> _Set problem_
Return all the data below as it stands, minus the pictures.

:: Record list ::

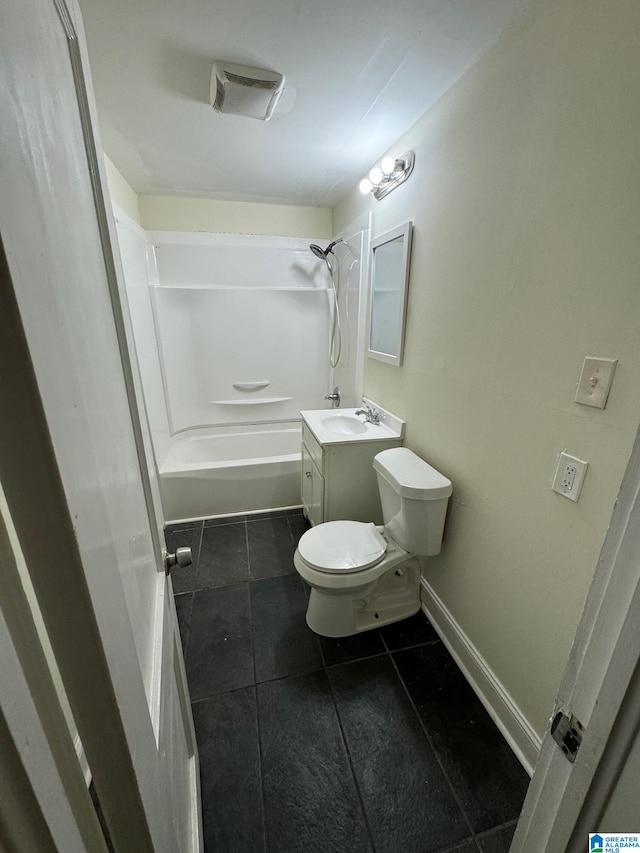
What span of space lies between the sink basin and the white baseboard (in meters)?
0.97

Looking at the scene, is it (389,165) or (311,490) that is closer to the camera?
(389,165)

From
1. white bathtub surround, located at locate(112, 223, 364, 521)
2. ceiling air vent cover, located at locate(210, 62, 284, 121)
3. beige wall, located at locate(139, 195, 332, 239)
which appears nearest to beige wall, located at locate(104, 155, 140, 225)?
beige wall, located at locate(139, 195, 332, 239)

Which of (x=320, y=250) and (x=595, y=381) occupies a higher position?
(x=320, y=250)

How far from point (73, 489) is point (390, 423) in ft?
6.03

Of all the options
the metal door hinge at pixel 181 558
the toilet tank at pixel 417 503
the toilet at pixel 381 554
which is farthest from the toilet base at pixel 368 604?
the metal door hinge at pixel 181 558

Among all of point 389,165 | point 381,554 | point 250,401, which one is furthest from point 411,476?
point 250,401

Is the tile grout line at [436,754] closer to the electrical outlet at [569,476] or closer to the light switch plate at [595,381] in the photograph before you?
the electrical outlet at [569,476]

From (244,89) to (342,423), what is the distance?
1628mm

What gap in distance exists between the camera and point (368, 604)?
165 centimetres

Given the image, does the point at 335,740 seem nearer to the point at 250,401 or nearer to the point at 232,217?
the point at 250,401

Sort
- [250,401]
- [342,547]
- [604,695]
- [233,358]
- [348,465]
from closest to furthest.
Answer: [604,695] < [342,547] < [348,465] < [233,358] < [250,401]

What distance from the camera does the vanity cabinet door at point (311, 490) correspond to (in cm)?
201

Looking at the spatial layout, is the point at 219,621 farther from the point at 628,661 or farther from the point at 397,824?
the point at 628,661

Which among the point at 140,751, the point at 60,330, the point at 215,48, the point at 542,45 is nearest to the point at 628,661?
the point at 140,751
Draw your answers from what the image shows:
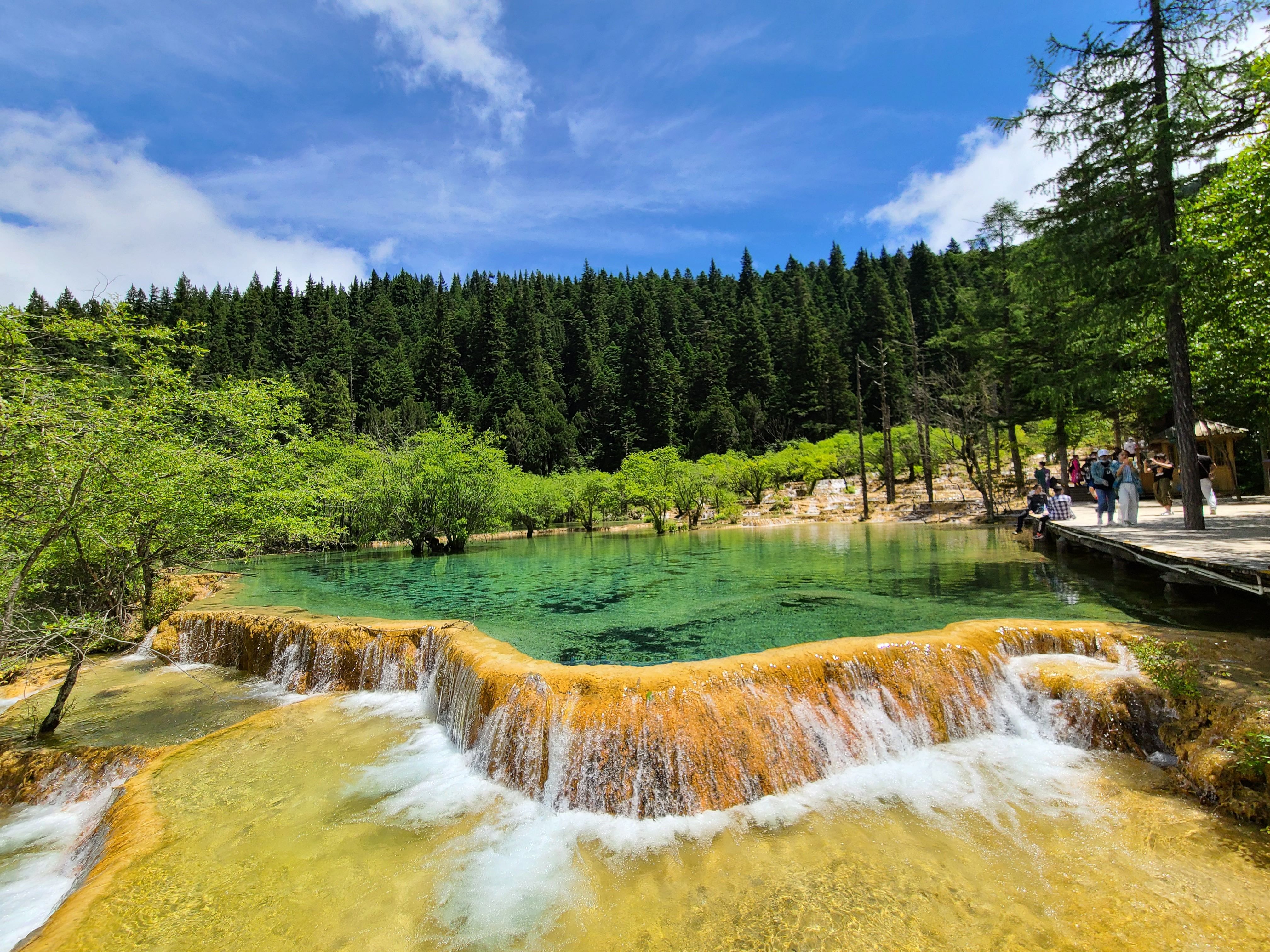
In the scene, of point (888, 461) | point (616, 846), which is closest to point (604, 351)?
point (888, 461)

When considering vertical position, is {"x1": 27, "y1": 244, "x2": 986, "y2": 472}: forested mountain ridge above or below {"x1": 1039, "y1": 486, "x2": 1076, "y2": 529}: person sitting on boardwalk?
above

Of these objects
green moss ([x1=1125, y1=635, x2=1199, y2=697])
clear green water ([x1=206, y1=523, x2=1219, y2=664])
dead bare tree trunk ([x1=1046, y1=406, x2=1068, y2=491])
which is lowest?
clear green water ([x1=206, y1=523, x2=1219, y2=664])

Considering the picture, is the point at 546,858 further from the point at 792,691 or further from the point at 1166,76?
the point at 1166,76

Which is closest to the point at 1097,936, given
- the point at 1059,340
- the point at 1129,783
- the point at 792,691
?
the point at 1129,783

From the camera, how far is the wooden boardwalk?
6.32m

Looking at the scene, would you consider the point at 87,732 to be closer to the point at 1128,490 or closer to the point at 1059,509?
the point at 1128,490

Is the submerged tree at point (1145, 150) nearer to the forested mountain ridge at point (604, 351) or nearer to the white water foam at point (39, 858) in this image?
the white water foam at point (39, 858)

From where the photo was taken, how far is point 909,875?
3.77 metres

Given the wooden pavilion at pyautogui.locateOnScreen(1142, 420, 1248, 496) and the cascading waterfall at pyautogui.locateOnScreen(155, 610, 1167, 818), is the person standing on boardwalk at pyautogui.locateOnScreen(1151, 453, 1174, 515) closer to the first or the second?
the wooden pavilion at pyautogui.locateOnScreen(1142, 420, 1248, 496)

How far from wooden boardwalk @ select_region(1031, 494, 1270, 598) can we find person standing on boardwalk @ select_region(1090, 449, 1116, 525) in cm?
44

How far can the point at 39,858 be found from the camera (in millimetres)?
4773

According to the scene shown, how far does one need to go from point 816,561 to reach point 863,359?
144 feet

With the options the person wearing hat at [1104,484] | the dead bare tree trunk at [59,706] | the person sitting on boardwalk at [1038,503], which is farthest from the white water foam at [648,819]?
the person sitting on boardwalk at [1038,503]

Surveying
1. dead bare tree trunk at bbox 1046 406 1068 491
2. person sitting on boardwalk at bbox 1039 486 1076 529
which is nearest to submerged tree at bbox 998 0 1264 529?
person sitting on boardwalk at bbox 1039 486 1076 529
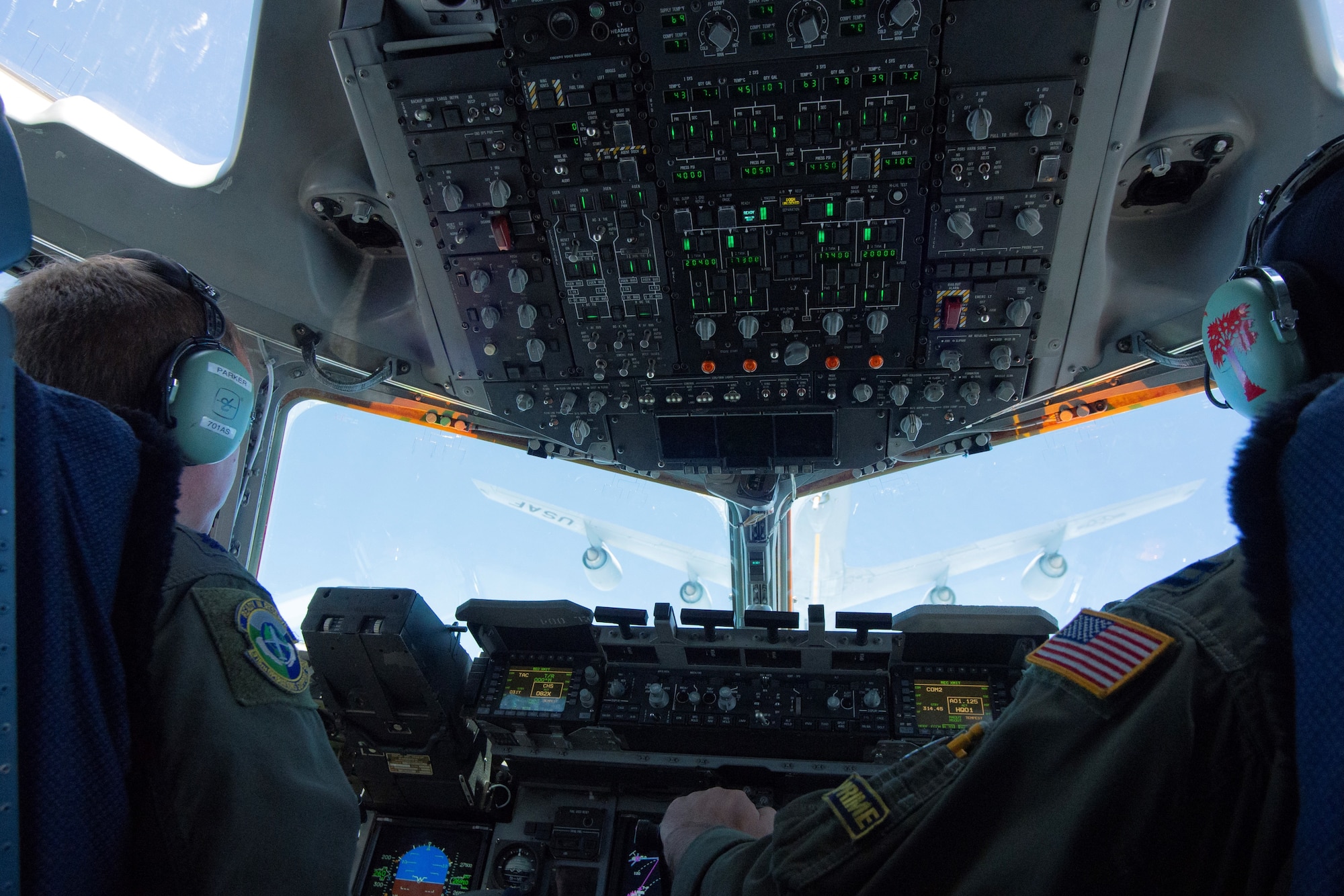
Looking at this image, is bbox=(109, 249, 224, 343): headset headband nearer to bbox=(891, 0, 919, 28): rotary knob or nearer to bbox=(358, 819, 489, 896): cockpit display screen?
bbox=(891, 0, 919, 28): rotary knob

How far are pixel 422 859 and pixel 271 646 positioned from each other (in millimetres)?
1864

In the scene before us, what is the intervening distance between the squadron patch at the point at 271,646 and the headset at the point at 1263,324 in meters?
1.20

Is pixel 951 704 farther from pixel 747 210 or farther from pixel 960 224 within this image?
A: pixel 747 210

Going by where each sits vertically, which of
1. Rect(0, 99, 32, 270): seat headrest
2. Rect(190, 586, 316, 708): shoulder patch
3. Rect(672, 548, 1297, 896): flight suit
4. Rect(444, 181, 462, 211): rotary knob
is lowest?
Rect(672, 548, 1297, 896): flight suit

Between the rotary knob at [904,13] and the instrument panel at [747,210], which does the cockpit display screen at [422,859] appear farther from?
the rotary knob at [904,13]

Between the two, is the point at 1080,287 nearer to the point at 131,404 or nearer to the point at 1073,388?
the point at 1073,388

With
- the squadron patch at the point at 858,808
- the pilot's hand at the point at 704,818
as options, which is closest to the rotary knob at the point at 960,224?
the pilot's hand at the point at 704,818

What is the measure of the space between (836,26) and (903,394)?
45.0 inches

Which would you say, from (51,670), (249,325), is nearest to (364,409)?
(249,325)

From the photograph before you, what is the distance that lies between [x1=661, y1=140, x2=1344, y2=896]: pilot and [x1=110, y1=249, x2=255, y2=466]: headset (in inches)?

:::

> _The completed task_
What span of space lies between the sink basin and the white baseboard (in meters)?
0.97

Looking at the scene, is it (389,165) or (311,490) that is closer to the camera?
(389,165)

From
1. white bathtub surround, located at locate(112, 223, 364, 521)
2. ceiling air vent cover, located at locate(210, 62, 284, 121)
3. beige wall, located at locate(139, 195, 332, 239)
which appears nearest to beige wall, located at locate(104, 155, 140, 225)?
beige wall, located at locate(139, 195, 332, 239)

Which of (x=320, y=250) and (x=595, y=381) occupies a higher position?
(x=320, y=250)

How far from point (73, 489) is point (390, 423) in ft?
6.03

Of all the options
the metal door hinge at pixel 181 558
the toilet tank at pixel 417 503
the toilet at pixel 381 554
which is farthest from the toilet base at pixel 368 604?
the metal door hinge at pixel 181 558

Among all of point 389,165 | point 381,554 | point 250,401, which one is furthest from point 411,476?
point 250,401

Is the tile grout line at [436,754] closer to the electrical outlet at [569,476] or closer to the light switch plate at [595,381] in the photograph before you?
the electrical outlet at [569,476]

From (244,89) to (342,423), what is the distance?
1628mm

What gap in distance exists between the camera and point (368, 604)?
165 centimetres

Given the image, does the point at 335,740 seem nearer to the point at 250,401 or nearer to the point at 232,217?
the point at 250,401

Sort
- [250,401]
- [342,547]
- [604,695]
- [233,358]
- [348,465]
from closest to furthest.
Answer: [604,695] < [342,547] < [348,465] < [233,358] < [250,401]

What distance from the camera does the vanity cabinet door at point (311, 490) correspond to (in cm)?
201

Looking at the spatial layout, is the point at 219,621 farther from the point at 628,661 or farther from the point at 397,824?
the point at 628,661

Which among the point at 140,751, the point at 60,330, the point at 215,48, the point at 542,45 is nearest to the point at 628,661?
the point at 140,751
Draw your answers from what the image shows:
In the scene, of point (888, 461) | point (616, 846), which is closest to point (604, 351)?
point (888, 461)

When considering vertical position, is {"x1": 27, "y1": 244, "x2": 986, "y2": 472}: forested mountain ridge above or below {"x1": 1039, "y1": 486, "x2": 1076, "y2": 529}: person sitting on boardwalk?
above

Of these objects
green moss ([x1=1125, y1=635, x2=1199, y2=697])
clear green water ([x1=206, y1=523, x2=1219, y2=664])
dead bare tree trunk ([x1=1046, y1=406, x2=1068, y2=491])
which is lowest?
clear green water ([x1=206, y1=523, x2=1219, y2=664])

Considering the picture, is the point at 546,858 further from the point at 792,691 or further from the point at 1166,76?
the point at 1166,76

Which is closest to the point at 1097,936, given
- the point at 1059,340
- the point at 1129,783
- the point at 792,691
?
the point at 1129,783

From the camera, how far is the wooden boardwalk?
6.32m

Looking at the scene, would you consider the point at 87,732 to be closer to the point at 1128,490 or closer to the point at 1059,509?
the point at 1128,490

Is the submerged tree at point (1145, 150) nearer to the forested mountain ridge at point (604, 351) or nearer to the white water foam at point (39, 858) in this image?
the white water foam at point (39, 858)

From where the photo was taken, how far is point 909,875?
3.77 metres

Given the wooden pavilion at pyautogui.locateOnScreen(1142, 420, 1248, 496) and the cascading waterfall at pyautogui.locateOnScreen(155, 610, 1167, 818), is the person standing on boardwalk at pyautogui.locateOnScreen(1151, 453, 1174, 515) closer to the first or the second?
the wooden pavilion at pyautogui.locateOnScreen(1142, 420, 1248, 496)

How far from wooden boardwalk @ select_region(1031, 494, 1270, 598) can we find person standing on boardwalk @ select_region(1090, 449, 1116, 525) in cm?
44

How far can the point at 39,858 be found from the camera (in millimetres)?
4773

According to the scene shown, how far does one need to go from point 816,561 to reach point 863,359?
144 feet

With the options the person wearing hat at [1104,484] | the dead bare tree trunk at [59,706] | the person sitting on boardwalk at [1038,503], which is farthest from the white water foam at [648,819]?
the person sitting on boardwalk at [1038,503]

Surveying
1. dead bare tree trunk at bbox 1046 406 1068 491
2. person sitting on boardwalk at bbox 1039 486 1076 529
which is nearest to submerged tree at bbox 998 0 1264 529?
person sitting on boardwalk at bbox 1039 486 1076 529
Looking at this image, is bbox=(109, 249, 224, 343): headset headband nearer to bbox=(891, 0, 919, 28): rotary knob or nearer to bbox=(358, 819, 489, 896): cockpit display screen?
bbox=(891, 0, 919, 28): rotary knob

How far are pixel 422 859 and pixel 271 646 positioned from each other (in millimetres)?
1864

In the scene before us, what is the intervening distance between the squadron patch at the point at 271,646 and the headset at the point at 1263,324 in meters?
1.20

Is pixel 951 704 farther from pixel 747 210 or farther from pixel 960 224 within this image?
A: pixel 747 210

Going by where each sits vertically, which of
1. Rect(0, 99, 32, 270): seat headrest
2. Rect(190, 586, 316, 708): shoulder patch
3. Rect(672, 548, 1297, 896): flight suit
4. Rect(444, 181, 462, 211): rotary knob
is lowest?
Rect(672, 548, 1297, 896): flight suit

Between the rotary knob at [904,13] and the instrument panel at [747,210], which does the cockpit display screen at [422,859] appear farther from?
the rotary knob at [904,13]

Between the two, is the point at 1080,287 nearer to the point at 131,404 or nearer to the point at 1073,388?
the point at 1073,388

With
- the squadron patch at the point at 858,808
- the pilot's hand at the point at 704,818
as options, which is closest to the rotary knob at the point at 960,224?
the pilot's hand at the point at 704,818

What is the measure of the space between (836,26) and (903,394)?
45.0 inches

Which would you say, from (51,670), (249,325), is nearest to (364,409)?
(249,325)

From the photograph before you, what is the distance that lies between [x1=661, y1=140, x2=1344, y2=896]: pilot and [x1=110, y1=249, x2=255, y2=466]: headset (in inches)?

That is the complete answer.